▶ [Your assignment] Carry on the opinion piece about China's control over the headwaters of Asia's rivers, picking up right after its final sentence.

Chellaney: Hydro-control turning China into dreaded hydra?

THE WATER HEGEMON

Hydro-control turning China into dreaded hydra? By Brahma Chellaney
Bangkok Post, Oct 18, 2011 at 12:00 AM
With Beijing controlling the sources of Asia's most important rivers, water has increasingly become a new political divide in China's relations with neighbours like India, Russia, Kazakhstan, Nepal and the Mekong River countries.

http://www.bangkokpost.com/opinion/opinion/261849/hydro-control-turning-china-into-dreaded-hydra

International discussion about China's rise has focused on its increasing trade muscle, growing maritime ambitions, and expanding capacity to project military power. One critical issue, however, usually escapes attention: China's rise as a hydro-hegemon with no modern historical parallel.

The Mekong River, whose water level last March dropped to only 33 centimetres, the lowest in 50 years. People living downriver in Thailand, Laos and Cambodia attributed the fall in water level to newly constructed dams in China.

No other country has ever managed to assume such unchallenged riparian pre-eminence on a continent by controlling the headwaters of multiple international rivers and manipulating their cross-border flows. China, the world's biggest dam builder _ with slightly more than half of the approximately 50,000 large dams on the planet _ is rapidly accumulating leverage against its neighbours by undertaking massive hydro-engineering projects on transnational rivers.

Asia's water map fundamentally changed after the 1949 Communist victory in China. Most of Asia's important international rivers originate in territories that were forcibly annexed to the People's Republic of China. The Tibetan Plateau, for example, is the world's largest freshwater repository and the source of Asia's greatest rivers, including those that are the lifeblood for mainland China and South and Southeast Asia. Other such Chinese territories contain the headwaters of rivers like the Irtysh, Illy and Amur, which flow to Russia and Central Asia.

This makes China the source of cross-border water flows to the largest number of countries in the world. Yet China rejects the very notion of water sharing or institutionalised cooperation with downriver countries. Whereas riparian neighbours in Southeast and South Asia are bound by water pacts that they have negotiated between themselves, China does not have a single water treaty with any co-riparian country. Indeed, having its cake and eating it, China is a dialogue partner but not a member of the Mekong River Commission, underscoring its intent not to abide by the Mekong basin community's rules or take on any legal obligations.

Worse, while promoting multilateralism on the world stage, China has given the cold shoulder to multilateral cooperation among river-basin states. The lower-Mekong countries, for example, view China's strategy as an attempt to "divide and conquer". Although China publicly favours bilateral initiatives over multilateral institutions in addressing water issues, it has not shown any real enthusiasm for meaningful bilateral action. As a result, water has increasingly become a new political divide in the country's relations with neighbours like India, Russia, Kazakhstan, and Nepal.

China deflects attention from its refusal to share water, or to enter into institutionalised cooperation to manage common rivers sustainably, by flaunting the accords that it has signed on sharing flow statistics with riparian neighbours. These are not agreements to cooperate on shared resources, but rather commercial accords to sell hydrological data that other upstream countries provide free to downriver states.

▶ [Dataset content]

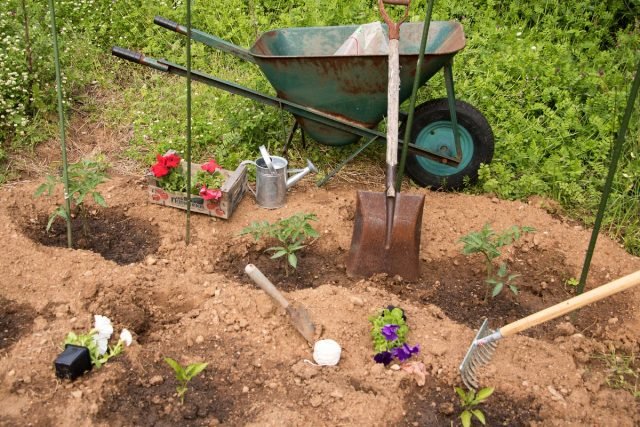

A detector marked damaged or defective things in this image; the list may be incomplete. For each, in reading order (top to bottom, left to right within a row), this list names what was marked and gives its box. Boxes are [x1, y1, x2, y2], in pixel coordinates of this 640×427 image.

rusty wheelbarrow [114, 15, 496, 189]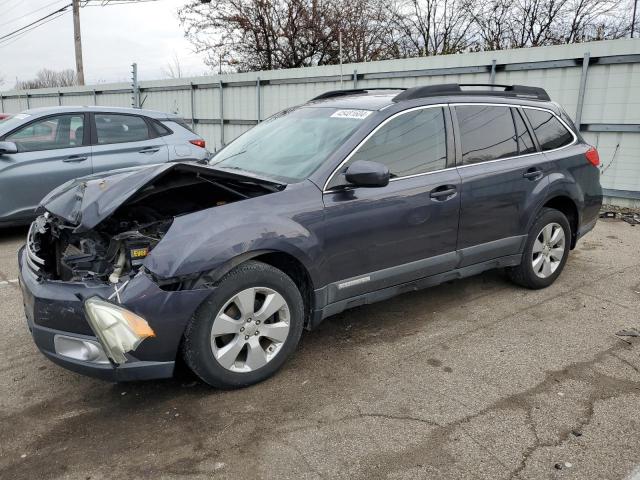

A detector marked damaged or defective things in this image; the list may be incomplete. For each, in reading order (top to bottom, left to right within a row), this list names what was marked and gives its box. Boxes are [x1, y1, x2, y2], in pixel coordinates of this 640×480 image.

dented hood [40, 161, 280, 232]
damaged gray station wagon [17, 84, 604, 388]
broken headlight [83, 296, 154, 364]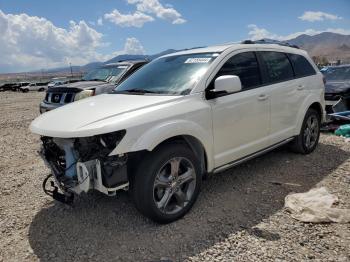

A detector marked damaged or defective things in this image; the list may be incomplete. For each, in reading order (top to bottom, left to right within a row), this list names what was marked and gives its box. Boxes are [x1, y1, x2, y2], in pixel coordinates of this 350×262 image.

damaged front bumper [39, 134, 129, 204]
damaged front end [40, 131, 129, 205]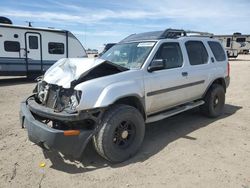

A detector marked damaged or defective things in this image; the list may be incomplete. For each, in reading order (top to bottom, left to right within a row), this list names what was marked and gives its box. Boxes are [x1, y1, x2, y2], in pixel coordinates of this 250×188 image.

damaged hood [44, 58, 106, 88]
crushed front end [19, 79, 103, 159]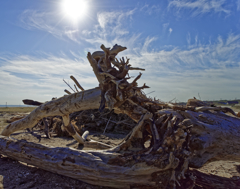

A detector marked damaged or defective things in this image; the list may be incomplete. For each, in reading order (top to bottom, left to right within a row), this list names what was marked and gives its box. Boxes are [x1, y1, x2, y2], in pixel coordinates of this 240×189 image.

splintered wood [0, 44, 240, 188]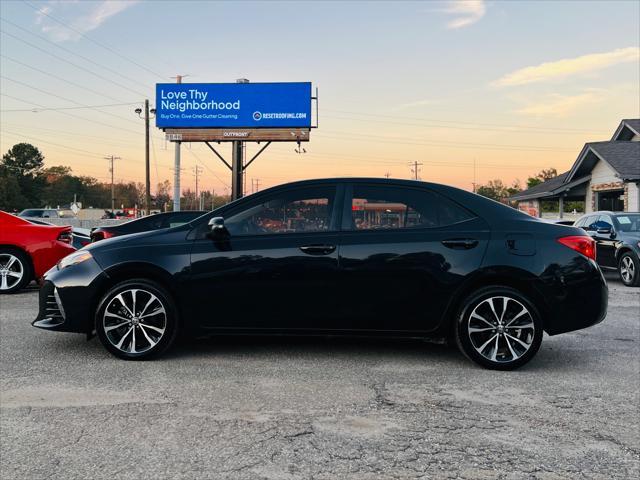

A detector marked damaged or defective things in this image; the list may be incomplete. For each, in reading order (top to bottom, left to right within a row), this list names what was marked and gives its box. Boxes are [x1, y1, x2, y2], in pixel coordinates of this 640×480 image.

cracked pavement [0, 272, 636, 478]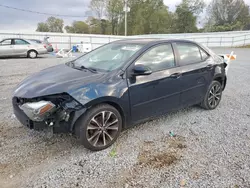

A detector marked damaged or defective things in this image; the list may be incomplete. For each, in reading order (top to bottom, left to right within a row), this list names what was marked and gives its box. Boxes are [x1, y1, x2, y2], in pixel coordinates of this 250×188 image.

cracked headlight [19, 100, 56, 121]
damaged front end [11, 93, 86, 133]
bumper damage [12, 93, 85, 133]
...
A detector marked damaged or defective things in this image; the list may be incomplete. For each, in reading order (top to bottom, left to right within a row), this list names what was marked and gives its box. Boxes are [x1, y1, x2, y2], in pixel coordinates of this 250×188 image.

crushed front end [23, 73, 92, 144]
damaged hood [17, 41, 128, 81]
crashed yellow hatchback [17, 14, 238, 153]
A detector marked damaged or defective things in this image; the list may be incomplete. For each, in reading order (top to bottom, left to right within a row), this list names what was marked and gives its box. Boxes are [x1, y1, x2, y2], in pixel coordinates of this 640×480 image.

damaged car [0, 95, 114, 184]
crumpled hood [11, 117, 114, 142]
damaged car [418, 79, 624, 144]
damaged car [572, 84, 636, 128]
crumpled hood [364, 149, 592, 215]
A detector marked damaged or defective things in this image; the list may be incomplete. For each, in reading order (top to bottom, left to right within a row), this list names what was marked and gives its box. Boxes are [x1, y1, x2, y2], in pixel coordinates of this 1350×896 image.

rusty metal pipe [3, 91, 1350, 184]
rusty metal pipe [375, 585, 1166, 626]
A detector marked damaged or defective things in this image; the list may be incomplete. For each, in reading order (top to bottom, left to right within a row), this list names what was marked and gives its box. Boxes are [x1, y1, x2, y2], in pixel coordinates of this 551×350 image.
--
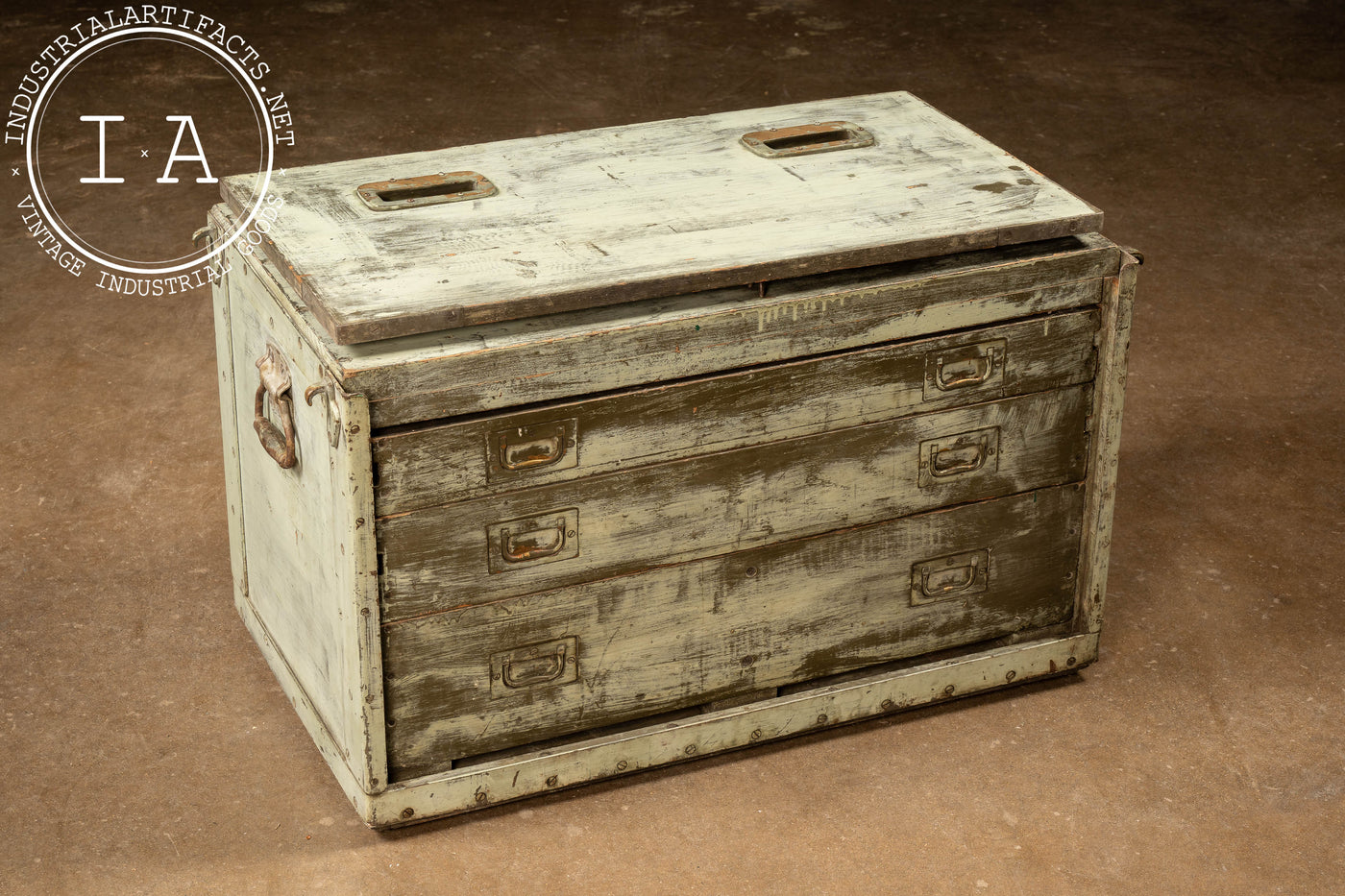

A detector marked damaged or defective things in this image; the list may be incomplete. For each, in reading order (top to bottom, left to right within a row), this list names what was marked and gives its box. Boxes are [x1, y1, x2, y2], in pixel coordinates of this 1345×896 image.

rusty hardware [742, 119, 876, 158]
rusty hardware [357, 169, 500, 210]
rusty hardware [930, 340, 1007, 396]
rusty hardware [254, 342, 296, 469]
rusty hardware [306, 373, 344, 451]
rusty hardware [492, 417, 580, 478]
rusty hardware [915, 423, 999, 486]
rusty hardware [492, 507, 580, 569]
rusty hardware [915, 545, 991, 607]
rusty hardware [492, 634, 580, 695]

▶ [Answer for this exercise]
In fact, by shifting its frenzied dam building from internal rivers to international rivers, China is now locked in water disputes with almost all co-riparian states. Those disputes are bound to worsen, given China's new focus on erecting mega-dams, best symbolised by its latest addition on the Mekong _ the 4,200-megawatt Xiaowan Dam, which dwarfs Paris's Eiffel Tower in height _ and a 38,000-megawatt dam planned on the Brahmaputra at Metog, close to the disputed border with India. The Metog Dam will be twice as large as the 18,300-megawatt Three Gorges Dam, currently the world's largest, construction of which uprooted at least 1.7 million Chinese.

In addition, China has identified another mega-dam site on the Brahmaputra at Daduqia, which, like Metog, is to harness the force of a nearly 3,000-metre drop in the river's height as it takes a sharp southerly turn from the Himalayan range into India, forming the world's longest and steepest canyon. The Brahmaputra Canyon _ twice as deep as the Grand Canyon in the United States _ holds Asia's greatest untapped water reserves.

The countries likely to bear the brunt of such massive diversion of waters are those located farthest downstream on rivers like the Brahmaputra and Mekong _ Bangladesh, whose very future is threatened by climate and environmental change, and Vietnam, a rice bowl of Asia. China's water appropriations from the Illy River threaten to turn Kazakhstan's Lake Balkhash into another Aral Sea, which has shrunk to less than half its original size.

In addition, China has planned the "Great Western Route", the proposed third leg of the Great South-North Water Diversion Project _ the most ambitious inter-river and inter-basin transfer programme ever conceived _ whose first two legs, involving internal rivers in China's ethnic Han heartland, are scheduled to be completed within three years.

The Great Western Route, centred on the Tibetan Plateau, is designed to divert waters, including from international rivers, to the Yellow River, the main river of water-stressed northern China, which also originates in Tibet.

With its industry now dominating the global hydropower-equipment market, China has also emerged as the largest dam builder overseas. From Pakistani-held Kashmir to Burma's troubled Kachin and Shan states, China has widened its dam building to disputed or insurgency-torn areas, despite local backlashes.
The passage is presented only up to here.